Re: [PATCH v2] mmc: dw_mmc: Disable SDIO interrupts while suspended to fix suspend/resume
From: Ulf Hansson
Date: Tue May 28 2019 - 15:25:42 EST
On Mon, 29 Apr 2019 at 22:41, Douglas Anderson <dianders@xxxxxxxxxxxx> wrote:
>
> Processing SDIO interrupts while dw_mmc is suspended (or partly
> suspended) seems like a bad idea. We really don't want to be
> processing them until we've gotten ourselves fully powered up.
I fully agree.
Although, this is important not only from the host driver/controller
perspective, but also from the SDIO card (managed by mmc core) point
of view.
In $subject patch you mange the driver/controller issue, but only for
one specific host driver (dw_mmc). I am thinking that this problem may
be a rather common problem, so perhaps we should try to address this
from the core in a way that it affects all host drivers. Did you
consider that?
The other problem I refer to, is in principle a way to prevent
sdio_run_irqs() from being executed before the SDIO card has been
resumed, via mmc_sdio_resume(). It's a separate problem, but certainly
related. This may need some more thinking to address properly, let's
just keep this in mind and discuss this in a separate thread.
>
> You might be wondering how it's even possible to become suspended when
> an SDIO interrupt is active. As can be seen in
> dw_mci_enable_sdio_irq(), we explicitly keep dw_mmc out of runtime
> suspend when the SDIO interrupt is enabled. ...but even though we
> stop normal runtime suspend transitions when SDIO interrupts are
> enabled, the dw_mci_runtime_suspend() can still get called for a full
> system suspend.
>
> Let's handle all this by explicitly masking SDIO interrupts in the
> suspend call and unmasking them later in the resume call. To do this
> cleanly I'll keep track of whether the client requested that SDIO
> interrupts be enabled so that we can reliably restore them regardless
> of whether we're masking them for one reason or another.
>
> It should be noted that if dw_mci_enable_sdio_irq() is never called
> (for instance, if we don't have an SDIO card plugged in) that
> "client_sdio_enb" will always be false. In those cases this patch
> adds a tiny bit of overhead to suspend/resume (a spinlock and a
> read/write of INTMASK) but other than that is a no-op. The
> SDMMC_INT_SDIO bit should always be clear and clearing it again won't
> hurt.
Thanks for the detailed problem description. In general your approach
sounds okay to me, but I have a few questions.

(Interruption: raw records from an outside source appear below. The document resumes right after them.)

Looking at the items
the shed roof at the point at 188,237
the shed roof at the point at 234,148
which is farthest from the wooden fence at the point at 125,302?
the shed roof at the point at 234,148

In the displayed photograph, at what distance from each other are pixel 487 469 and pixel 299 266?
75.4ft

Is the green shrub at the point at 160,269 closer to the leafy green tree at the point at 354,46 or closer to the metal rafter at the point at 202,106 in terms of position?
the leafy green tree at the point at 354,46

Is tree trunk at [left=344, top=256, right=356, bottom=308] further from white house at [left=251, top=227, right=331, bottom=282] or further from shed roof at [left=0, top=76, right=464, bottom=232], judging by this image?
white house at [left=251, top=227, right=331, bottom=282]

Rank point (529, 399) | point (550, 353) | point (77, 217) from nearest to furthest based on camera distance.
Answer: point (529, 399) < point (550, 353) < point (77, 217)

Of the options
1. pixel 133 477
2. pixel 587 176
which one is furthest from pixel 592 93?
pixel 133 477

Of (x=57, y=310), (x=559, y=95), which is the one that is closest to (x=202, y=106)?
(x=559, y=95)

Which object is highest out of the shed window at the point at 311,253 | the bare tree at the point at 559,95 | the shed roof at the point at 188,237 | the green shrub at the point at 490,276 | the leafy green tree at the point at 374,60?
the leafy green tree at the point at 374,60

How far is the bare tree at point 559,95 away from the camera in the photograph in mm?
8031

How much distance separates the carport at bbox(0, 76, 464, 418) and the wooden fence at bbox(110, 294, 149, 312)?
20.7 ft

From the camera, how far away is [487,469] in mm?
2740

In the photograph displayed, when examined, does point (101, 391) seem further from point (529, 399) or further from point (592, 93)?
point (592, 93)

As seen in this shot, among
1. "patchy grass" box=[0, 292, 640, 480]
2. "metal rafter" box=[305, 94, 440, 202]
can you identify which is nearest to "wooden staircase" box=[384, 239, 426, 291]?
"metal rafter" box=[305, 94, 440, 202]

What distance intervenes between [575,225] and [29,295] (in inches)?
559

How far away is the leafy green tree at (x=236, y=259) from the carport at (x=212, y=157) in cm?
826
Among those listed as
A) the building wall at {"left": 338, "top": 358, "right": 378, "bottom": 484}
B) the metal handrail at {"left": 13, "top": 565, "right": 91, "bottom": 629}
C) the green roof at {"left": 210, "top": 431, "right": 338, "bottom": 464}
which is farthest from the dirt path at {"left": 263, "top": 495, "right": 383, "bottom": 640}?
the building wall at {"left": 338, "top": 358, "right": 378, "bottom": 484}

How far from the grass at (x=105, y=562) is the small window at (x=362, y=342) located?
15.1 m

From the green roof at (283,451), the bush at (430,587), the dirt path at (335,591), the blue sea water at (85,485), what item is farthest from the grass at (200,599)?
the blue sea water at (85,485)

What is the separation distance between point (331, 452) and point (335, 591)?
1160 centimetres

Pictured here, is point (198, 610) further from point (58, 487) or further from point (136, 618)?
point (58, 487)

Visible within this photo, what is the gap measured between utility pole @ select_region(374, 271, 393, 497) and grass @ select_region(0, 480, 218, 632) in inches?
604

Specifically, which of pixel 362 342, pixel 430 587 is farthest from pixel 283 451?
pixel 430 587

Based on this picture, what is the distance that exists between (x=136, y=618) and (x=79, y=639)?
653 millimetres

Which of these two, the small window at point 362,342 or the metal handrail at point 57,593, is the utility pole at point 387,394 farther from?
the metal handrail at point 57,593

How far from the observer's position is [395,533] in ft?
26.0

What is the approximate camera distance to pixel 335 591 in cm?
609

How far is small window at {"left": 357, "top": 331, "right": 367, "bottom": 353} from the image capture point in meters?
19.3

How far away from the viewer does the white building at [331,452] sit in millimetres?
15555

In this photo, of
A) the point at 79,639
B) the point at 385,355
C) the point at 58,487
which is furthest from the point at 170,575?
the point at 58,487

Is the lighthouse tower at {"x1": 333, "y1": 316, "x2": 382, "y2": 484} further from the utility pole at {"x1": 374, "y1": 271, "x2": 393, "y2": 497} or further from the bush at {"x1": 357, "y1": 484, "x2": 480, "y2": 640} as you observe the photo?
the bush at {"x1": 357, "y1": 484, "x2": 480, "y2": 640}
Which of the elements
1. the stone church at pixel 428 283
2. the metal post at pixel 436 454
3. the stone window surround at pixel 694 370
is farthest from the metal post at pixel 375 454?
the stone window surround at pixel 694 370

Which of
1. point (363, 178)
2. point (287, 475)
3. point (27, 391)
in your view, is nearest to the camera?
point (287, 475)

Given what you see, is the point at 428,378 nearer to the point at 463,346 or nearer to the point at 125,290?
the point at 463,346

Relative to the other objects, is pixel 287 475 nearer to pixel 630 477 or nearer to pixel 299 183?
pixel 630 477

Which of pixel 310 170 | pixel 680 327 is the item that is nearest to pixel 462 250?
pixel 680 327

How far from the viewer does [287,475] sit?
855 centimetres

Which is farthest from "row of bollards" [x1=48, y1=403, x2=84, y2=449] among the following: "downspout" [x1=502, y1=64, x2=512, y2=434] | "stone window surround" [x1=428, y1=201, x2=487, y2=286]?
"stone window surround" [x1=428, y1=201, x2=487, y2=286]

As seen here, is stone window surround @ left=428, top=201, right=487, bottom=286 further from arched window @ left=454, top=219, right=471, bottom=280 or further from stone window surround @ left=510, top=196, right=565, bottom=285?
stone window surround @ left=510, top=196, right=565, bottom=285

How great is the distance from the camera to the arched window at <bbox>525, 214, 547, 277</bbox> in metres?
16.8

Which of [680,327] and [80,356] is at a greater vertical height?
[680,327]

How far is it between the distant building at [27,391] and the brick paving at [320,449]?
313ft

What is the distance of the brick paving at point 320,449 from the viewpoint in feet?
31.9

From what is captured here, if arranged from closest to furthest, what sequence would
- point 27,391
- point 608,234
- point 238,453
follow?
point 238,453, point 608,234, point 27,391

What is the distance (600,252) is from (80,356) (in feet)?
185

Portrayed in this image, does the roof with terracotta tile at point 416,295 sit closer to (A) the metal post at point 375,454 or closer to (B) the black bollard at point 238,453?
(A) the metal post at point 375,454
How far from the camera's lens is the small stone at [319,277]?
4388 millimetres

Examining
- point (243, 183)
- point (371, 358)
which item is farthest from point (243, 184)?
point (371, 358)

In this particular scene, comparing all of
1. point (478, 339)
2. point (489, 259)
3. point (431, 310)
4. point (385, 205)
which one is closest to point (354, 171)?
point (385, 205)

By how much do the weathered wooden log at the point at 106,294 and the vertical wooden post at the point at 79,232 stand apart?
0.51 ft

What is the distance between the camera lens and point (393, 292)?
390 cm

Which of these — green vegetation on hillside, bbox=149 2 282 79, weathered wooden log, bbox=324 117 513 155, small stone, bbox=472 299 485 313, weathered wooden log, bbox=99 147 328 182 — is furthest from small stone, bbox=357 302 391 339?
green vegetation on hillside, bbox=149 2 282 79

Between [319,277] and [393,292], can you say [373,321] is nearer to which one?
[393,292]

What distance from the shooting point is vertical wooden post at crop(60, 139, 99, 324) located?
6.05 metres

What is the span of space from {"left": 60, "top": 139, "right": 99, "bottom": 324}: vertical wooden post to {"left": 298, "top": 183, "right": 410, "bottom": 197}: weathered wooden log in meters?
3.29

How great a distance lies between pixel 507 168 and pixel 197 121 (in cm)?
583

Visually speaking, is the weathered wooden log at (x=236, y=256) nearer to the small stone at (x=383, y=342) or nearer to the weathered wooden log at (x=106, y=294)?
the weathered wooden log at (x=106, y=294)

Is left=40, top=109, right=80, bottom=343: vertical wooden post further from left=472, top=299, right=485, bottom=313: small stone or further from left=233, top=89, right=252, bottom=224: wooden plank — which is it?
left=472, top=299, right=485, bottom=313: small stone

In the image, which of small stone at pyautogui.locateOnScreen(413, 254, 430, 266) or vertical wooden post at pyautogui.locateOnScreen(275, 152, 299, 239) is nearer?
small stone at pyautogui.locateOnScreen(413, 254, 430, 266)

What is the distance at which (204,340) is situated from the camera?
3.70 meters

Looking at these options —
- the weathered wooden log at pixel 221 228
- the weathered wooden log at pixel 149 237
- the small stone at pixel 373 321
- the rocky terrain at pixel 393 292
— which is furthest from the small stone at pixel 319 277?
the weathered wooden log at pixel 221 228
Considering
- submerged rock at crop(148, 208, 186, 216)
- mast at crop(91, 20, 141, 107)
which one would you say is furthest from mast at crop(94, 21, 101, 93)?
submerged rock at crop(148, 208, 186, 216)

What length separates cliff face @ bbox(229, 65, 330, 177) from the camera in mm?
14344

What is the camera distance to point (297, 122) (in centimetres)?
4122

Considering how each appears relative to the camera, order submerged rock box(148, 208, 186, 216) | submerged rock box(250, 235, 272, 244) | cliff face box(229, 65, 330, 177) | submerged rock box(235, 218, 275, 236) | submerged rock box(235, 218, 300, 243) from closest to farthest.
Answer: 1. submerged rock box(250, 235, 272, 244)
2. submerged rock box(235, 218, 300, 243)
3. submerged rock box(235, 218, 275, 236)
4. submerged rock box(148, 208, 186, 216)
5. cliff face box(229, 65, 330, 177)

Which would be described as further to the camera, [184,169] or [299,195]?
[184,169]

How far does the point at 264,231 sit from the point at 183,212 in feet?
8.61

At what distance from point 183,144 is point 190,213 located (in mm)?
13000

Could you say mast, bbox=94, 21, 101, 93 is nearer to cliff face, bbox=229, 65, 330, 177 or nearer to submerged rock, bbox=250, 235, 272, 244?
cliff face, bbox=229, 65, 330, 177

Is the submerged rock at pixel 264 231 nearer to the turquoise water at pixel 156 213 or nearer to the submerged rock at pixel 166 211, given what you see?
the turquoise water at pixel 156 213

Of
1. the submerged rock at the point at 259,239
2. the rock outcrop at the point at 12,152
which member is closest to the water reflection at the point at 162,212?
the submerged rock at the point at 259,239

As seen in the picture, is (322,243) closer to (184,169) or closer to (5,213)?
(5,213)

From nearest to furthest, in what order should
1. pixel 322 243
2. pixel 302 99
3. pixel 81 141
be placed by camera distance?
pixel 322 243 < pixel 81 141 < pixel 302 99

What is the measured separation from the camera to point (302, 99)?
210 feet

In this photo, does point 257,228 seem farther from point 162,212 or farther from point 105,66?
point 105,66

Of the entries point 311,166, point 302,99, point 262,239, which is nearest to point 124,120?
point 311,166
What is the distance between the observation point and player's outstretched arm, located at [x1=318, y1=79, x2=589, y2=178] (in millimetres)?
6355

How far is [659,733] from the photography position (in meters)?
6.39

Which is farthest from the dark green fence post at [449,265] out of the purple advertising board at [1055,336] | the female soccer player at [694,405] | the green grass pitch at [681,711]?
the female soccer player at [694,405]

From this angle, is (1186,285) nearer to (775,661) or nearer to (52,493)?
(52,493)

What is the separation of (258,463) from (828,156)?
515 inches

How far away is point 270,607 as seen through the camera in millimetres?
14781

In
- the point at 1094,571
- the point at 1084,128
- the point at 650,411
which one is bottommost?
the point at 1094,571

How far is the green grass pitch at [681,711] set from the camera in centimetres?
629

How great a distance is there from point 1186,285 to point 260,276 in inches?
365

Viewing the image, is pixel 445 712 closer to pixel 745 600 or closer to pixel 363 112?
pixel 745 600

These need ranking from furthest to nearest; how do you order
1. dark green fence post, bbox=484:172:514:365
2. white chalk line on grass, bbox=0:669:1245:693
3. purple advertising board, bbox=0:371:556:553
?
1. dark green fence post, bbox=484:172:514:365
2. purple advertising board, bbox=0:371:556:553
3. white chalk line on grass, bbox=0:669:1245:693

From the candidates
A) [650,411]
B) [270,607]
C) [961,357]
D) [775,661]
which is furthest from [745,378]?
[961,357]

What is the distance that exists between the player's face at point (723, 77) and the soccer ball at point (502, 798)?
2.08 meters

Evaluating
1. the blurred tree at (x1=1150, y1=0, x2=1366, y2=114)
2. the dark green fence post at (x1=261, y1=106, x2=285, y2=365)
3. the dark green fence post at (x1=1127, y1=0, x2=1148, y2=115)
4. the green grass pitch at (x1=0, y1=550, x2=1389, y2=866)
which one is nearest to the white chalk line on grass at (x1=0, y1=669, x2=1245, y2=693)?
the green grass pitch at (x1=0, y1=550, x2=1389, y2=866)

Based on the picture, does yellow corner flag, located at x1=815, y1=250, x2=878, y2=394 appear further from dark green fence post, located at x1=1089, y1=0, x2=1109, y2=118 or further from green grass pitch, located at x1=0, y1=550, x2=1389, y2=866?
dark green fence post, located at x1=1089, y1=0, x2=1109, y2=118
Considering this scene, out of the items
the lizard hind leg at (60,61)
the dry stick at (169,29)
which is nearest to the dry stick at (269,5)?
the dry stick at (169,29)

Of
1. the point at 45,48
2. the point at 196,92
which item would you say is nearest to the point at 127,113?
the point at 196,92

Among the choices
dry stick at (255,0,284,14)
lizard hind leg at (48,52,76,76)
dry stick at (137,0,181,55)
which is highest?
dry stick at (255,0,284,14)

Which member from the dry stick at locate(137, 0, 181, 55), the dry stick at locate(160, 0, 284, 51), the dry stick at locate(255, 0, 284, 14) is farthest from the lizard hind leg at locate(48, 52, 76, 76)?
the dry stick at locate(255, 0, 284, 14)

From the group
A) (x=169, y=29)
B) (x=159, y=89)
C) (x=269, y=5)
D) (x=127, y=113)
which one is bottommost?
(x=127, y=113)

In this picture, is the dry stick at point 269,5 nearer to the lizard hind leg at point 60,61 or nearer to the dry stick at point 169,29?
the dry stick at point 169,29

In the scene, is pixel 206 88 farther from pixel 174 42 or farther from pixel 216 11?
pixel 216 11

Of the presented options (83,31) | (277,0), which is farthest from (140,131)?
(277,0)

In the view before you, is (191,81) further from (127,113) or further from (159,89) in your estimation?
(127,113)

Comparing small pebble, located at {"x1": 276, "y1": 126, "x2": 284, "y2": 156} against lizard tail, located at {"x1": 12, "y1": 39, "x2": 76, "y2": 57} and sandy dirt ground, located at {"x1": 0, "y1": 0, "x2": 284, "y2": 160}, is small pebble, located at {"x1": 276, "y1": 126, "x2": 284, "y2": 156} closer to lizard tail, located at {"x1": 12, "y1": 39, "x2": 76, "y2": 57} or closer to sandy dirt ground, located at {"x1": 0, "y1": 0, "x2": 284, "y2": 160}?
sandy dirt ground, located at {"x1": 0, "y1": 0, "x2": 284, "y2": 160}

1) As kind of stated above, did you consider a solution where the core
simply disables the SDIO IRQ in case it isn't enabled for system
wakeup? In this way all host drivers would benefit.
2) dw_mmc isn't calling device_init_wakeup() during ->probe(), hence I
assume it doesn't support the SDIO IRQ being configured as system
wakeup. Correct? I understand this is platform specific, but still it
would be good to know your view.
3) Because of 2) The below code in dw_mci_runtime_suspend(), puzzles me:
"if (host->slot->mmc->pm_flags & MMC_PM_KEEP_POWER)"
dw_mci_set_ios(host->slot->mmc, &host->slot->mmc->ios);
Why is 3) needed at all in case system wakeup isn't supported?
A note; the current support in the mmc core for the SDIO IRQ being
used as system wakeup, really needs some re-work. For example, we
should convert to use common wakeup interfaces, as to allow the PM
core to behave correctly during system suspend/resume. These are
changes that have been scheduled on my TODO list since long time ago,
I hope I can get some time to look into them soon.
>
> Without this fix it can be seen that rk3288-veyron Chromebooks with
> Marvell WiFi would sometimes fail to resume WiFi even after picking my
> recent mwifiex patch [1]. Specifically you'd see messages like this:
> mwifiex_sdio mmc1:0001:1: Firmware wakeup failed
> mwifiex_sdio mmc1:0001:1: PREP_CMD: FW in reset state
>
> ...and tracing through the resume code in the failing cases showed
> that we were processing a SDIO interrupt really early in the resume
> call.
>
> NOTE: downstream in Chrome OS 3.14 and 3.18 kernels (both of which
> support the Marvell SDIO WiFi card) we had a patch ("CHROMIUM: sdio:
> Defer SDIO interrupt handling until after resume") [2]. Presumably
> this is the same problem that was solved by that patch.
Seems reasonable.
>
> [1] https://lkml.kernel.org/r/20190404040106.40519-1-dianders@xxxxxxxxxxxx
> [2] https://crrev.com/c/230765
>
> Cc: <stable@xxxxxxxxxxxxxxx> # 4.14.x
> Signed-off-by: Douglas Anderson <dianders@xxxxxxxxxxxx>
> ---
> I didn't put any "Fixes" tag here, but presumably this could be
> backported to whichever kernels folks found it useful for. I have at
> least confirmed that kernels v4.14 and v4.19 (as well as v5.1-rc2)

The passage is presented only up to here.